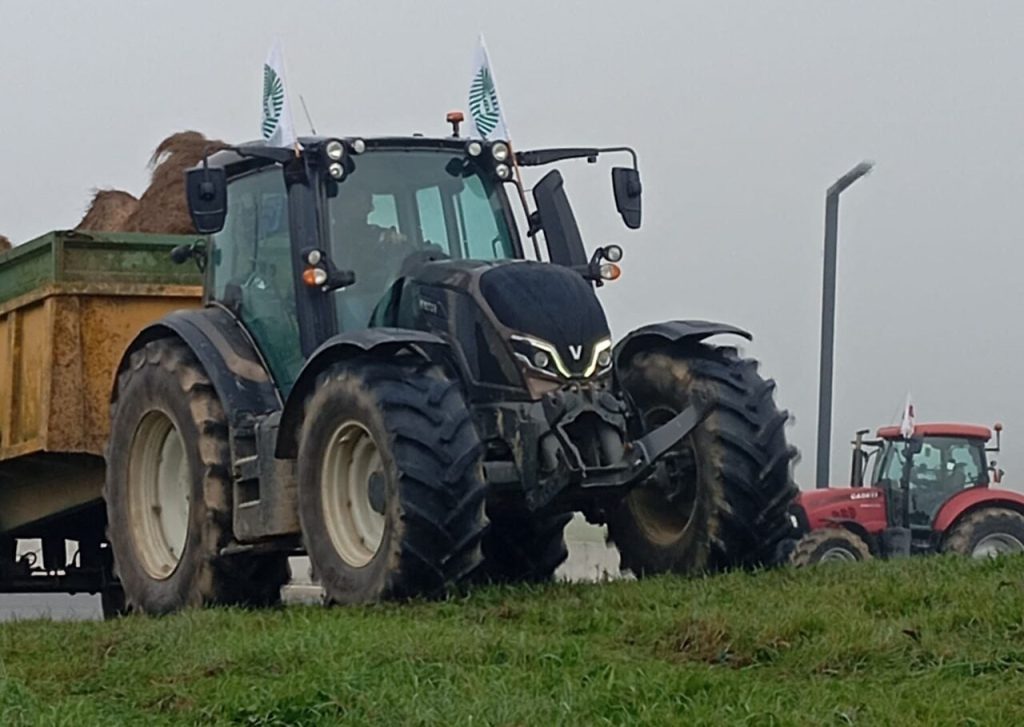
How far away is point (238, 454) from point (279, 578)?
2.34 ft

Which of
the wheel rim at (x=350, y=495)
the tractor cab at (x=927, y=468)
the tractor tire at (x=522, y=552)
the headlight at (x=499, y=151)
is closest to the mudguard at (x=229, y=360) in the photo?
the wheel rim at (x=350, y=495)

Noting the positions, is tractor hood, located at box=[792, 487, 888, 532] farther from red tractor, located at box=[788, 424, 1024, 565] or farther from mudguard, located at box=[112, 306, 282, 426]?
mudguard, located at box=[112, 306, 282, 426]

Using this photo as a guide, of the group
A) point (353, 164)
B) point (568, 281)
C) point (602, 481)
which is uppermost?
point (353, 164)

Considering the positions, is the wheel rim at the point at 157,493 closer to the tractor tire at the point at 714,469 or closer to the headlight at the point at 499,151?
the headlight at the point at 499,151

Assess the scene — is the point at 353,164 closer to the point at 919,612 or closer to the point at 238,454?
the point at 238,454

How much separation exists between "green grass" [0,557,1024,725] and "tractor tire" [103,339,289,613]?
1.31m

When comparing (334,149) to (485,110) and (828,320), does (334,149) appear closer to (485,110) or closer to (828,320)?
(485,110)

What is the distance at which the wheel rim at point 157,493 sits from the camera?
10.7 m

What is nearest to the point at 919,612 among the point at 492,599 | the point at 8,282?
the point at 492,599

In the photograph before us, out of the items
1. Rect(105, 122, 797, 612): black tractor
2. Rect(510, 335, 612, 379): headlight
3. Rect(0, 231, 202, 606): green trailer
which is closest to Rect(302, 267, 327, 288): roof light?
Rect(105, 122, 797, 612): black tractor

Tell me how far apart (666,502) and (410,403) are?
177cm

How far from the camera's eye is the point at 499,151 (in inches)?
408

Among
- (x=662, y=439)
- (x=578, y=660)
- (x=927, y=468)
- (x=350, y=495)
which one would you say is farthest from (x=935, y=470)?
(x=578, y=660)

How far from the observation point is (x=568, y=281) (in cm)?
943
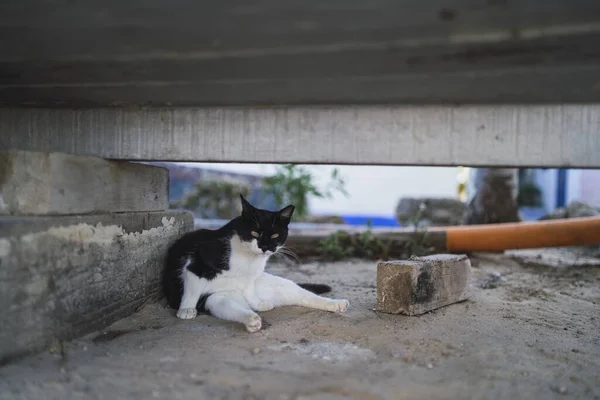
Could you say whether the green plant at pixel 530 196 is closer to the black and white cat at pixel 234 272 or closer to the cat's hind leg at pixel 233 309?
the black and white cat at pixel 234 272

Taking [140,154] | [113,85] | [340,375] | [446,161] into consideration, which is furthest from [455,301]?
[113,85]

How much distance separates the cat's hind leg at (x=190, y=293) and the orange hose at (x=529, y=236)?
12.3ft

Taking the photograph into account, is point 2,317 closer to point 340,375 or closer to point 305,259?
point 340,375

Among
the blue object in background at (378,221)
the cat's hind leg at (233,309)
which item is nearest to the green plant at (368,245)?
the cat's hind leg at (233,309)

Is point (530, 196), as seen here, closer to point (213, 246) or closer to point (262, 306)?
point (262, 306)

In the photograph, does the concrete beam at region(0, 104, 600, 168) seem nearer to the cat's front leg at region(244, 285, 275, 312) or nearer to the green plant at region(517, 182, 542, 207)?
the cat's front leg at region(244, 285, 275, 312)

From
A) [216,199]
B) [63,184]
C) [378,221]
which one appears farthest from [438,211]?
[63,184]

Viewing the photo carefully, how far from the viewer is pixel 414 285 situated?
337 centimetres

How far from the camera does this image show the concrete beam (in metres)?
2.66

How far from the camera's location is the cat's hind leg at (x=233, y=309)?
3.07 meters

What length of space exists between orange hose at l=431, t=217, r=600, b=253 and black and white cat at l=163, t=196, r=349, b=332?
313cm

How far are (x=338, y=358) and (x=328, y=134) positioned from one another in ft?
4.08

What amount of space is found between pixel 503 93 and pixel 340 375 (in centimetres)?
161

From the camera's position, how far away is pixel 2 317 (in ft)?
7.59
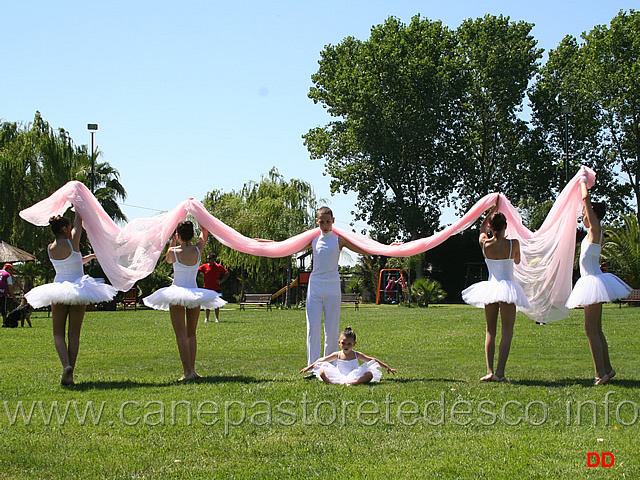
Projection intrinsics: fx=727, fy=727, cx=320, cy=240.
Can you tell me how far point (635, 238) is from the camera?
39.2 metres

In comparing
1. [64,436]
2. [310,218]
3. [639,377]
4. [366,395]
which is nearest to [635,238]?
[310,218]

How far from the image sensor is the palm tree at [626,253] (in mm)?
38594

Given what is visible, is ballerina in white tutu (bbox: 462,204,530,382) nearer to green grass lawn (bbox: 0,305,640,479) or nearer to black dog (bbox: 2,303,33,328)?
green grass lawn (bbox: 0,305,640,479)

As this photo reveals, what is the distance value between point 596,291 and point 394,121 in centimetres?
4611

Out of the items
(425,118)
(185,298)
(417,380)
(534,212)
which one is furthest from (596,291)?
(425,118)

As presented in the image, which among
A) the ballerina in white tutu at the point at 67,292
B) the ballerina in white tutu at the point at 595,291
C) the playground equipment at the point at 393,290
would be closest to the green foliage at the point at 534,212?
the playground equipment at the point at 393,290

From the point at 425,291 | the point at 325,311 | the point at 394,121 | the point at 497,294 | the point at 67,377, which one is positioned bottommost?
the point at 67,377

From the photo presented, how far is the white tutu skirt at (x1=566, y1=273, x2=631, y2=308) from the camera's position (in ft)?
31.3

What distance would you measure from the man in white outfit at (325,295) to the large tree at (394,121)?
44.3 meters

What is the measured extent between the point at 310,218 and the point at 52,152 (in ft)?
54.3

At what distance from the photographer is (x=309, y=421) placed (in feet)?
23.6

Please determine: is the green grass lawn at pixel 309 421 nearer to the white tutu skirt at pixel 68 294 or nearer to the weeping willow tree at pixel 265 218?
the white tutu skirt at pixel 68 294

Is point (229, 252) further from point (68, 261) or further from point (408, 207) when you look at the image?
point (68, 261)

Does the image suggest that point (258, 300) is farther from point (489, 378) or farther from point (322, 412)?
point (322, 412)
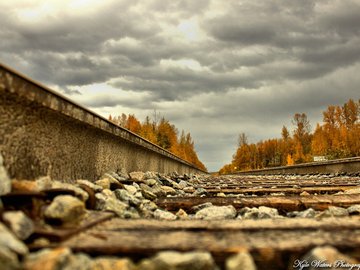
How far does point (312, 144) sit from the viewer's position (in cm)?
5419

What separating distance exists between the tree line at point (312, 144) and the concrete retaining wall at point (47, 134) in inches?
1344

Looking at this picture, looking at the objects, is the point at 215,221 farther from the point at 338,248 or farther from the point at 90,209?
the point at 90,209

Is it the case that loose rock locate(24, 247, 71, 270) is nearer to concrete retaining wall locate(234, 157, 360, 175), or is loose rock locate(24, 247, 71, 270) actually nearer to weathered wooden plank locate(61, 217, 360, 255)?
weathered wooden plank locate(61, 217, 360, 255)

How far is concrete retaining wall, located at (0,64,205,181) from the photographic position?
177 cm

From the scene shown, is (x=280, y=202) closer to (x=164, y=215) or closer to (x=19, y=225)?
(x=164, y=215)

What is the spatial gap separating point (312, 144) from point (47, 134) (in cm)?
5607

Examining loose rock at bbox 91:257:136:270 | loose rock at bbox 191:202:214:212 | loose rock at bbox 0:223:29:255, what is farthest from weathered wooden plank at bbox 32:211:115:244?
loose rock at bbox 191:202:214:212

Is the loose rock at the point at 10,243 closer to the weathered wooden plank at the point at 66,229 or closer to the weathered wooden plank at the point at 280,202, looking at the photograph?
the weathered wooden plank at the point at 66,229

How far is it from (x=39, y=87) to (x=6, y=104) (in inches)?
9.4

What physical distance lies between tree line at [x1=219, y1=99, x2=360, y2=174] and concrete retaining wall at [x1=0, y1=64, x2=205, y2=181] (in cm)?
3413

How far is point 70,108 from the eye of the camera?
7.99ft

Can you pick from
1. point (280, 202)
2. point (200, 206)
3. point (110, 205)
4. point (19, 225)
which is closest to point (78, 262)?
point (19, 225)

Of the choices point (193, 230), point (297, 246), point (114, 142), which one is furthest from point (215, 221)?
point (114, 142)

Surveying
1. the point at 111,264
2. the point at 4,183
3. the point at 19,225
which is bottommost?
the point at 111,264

_____

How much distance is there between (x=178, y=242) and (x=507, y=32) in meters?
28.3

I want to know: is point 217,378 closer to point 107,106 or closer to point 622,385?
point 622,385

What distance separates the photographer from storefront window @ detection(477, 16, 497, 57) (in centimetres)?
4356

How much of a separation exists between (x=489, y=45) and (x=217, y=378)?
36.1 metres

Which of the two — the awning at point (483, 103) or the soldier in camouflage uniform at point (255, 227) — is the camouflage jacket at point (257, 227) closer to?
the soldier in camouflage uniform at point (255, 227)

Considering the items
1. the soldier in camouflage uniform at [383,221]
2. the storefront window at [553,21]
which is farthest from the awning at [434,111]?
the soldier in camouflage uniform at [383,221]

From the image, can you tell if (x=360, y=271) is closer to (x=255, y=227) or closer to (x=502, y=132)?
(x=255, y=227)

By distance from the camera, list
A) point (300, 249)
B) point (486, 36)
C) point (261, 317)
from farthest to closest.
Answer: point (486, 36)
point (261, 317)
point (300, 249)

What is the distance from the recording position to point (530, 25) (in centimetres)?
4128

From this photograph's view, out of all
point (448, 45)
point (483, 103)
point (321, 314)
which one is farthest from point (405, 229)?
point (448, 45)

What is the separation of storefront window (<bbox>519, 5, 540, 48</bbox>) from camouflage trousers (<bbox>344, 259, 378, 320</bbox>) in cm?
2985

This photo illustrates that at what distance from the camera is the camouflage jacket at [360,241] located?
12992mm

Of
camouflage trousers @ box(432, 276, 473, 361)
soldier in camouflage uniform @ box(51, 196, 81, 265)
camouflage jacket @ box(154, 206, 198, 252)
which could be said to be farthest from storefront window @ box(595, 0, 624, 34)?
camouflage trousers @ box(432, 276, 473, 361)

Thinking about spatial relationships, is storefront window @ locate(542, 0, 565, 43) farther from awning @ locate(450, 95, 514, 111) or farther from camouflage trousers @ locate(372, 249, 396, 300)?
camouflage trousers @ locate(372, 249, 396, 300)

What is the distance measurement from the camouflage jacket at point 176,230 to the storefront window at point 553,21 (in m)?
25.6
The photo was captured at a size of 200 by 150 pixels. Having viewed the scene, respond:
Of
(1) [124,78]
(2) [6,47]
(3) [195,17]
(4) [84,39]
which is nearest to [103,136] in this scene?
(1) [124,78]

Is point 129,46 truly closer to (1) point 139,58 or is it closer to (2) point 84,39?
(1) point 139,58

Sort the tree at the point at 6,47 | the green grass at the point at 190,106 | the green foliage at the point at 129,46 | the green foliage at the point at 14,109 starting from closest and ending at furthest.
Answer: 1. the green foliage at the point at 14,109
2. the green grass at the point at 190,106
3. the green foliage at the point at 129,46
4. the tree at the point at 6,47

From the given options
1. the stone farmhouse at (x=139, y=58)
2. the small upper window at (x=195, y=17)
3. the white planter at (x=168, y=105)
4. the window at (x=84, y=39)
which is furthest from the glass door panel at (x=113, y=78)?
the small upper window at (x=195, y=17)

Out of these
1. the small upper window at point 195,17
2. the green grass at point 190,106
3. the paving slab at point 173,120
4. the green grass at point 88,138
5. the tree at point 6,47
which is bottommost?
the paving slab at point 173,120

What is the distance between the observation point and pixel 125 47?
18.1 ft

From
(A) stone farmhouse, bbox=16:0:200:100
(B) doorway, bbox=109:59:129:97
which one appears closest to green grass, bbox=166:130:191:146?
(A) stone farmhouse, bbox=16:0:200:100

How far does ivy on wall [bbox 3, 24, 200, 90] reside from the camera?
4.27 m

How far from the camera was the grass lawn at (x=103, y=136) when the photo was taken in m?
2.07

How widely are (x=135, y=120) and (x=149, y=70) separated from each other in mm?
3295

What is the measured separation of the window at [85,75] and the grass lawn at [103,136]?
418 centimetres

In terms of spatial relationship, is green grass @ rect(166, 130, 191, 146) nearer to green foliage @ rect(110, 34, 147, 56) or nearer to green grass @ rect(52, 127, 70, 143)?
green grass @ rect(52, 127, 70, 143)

_____

Identify each line of the records above that contains the string "awning" and copy those lines. Case counts.

▶ [RESULT]
Which of the two — the awning at point (483, 103) or the soldier in camouflage uniform at point (255, 227) — is the camouflage jacket at point (257, 227) closer to?
which is farthest from the awning at [434,111]?
Thinking about spatial relationships, is storefront window @ locate(542, 0, 565, 43) farther from awning @ locate(450, 95, 514, 111) or farther from camouflage trousers @ locate(372, 249, 396, 300)?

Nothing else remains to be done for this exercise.